According to the commission, the utility said it put a “door hanger” at her residence on Sept. 5, 2018, and her power was disconnected two days later.
“This would not have given Ms. Pullman enough time to mail in a payment even if she responded immediately to the notification,” the commissioners said in their questions. Yet the prior month, APS accepted payment from her six days after a similar notification without disconnecting power.
“Why was there a discrepancy in policy between August and September?” the commissioners want to know. “Isn’t it reasonable to assume Ms. Pullman felt she may have had additional time to respond to the most recent door hanger based on historical precedent?”
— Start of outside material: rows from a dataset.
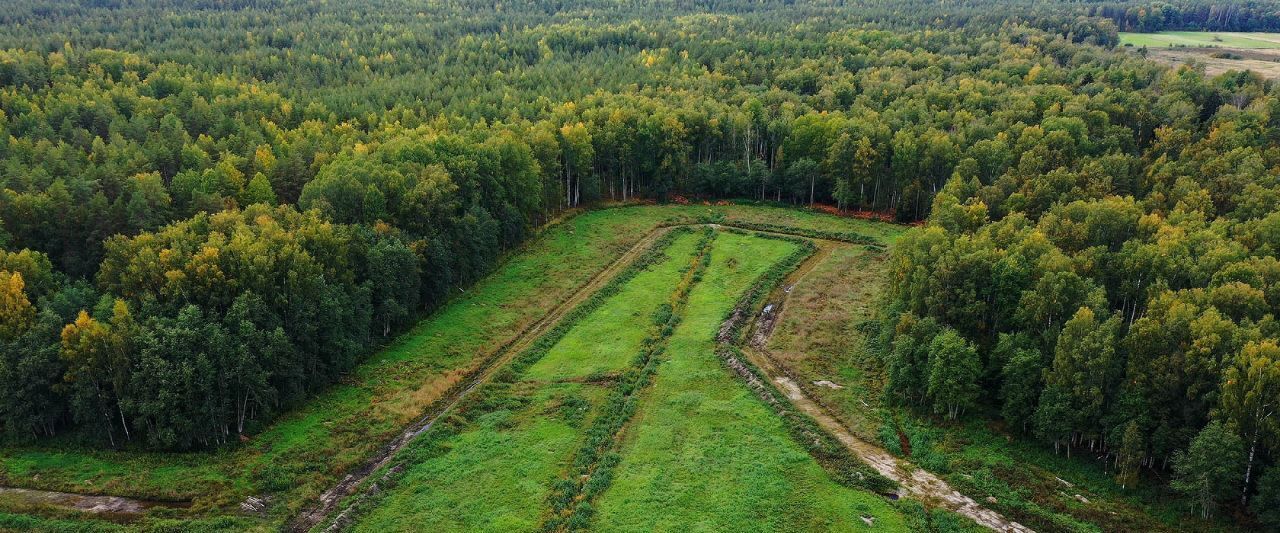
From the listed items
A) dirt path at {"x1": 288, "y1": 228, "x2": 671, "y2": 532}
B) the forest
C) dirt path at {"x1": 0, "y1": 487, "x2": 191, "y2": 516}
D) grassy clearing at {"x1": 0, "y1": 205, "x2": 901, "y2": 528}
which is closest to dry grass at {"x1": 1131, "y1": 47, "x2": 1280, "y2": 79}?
the forest

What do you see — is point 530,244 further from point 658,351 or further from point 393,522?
point 393,522

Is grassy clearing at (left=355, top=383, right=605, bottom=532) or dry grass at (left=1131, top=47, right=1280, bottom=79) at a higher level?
dry grass at (left=1131, top=47, right=1280, bottom=79)

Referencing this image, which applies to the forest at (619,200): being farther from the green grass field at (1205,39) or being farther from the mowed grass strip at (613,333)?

Related to that, according to the commissioners, is that their own rules require a utility to “make a personal visit to the premises” prior to disconnection.
The utility has said that was done by a third-party contractor. But that answer has not satisfied the regulators.
“Did they know on the door?” the commissioners want Brand to tell them.
“Did they initiate conversation?” the questions go on. “Does the company believe that hanging a door hanger is sufficient to satisfy this requirement?”
Then there’s the fact that she – or someone on her behalf – actually had paid $125 toward her bill, $51 short of the full amount, yet the power was disconnected just two days later.
“Is that typical?” the commissioners asked. They also want to know if there any attempt to notify Pullman that her partial payment would not forestall power disconnection.
And they want to know whether Pullman’s bill was higher or lower than it was before regulators approved allowing the utility to collect another $95 million from customers.
For the moment, there should be no additional disconnections. The commission approved an emergency rule barring utilities from cutting off customers between June 1 and Oct. 15 while they consider a more permanent change in the regulators.
On a more generic level, regulators want Brandt to discuss the company’s disconnection policies, how much time customers are given to try to pay down their bill, how the company typically responds to partial payments of delinquent bills, and how many customers made partial payments and still were disconnected.
APS has said there were more than 110,000 disconnections in 2018, though they said some of these were duplicates at the same residences.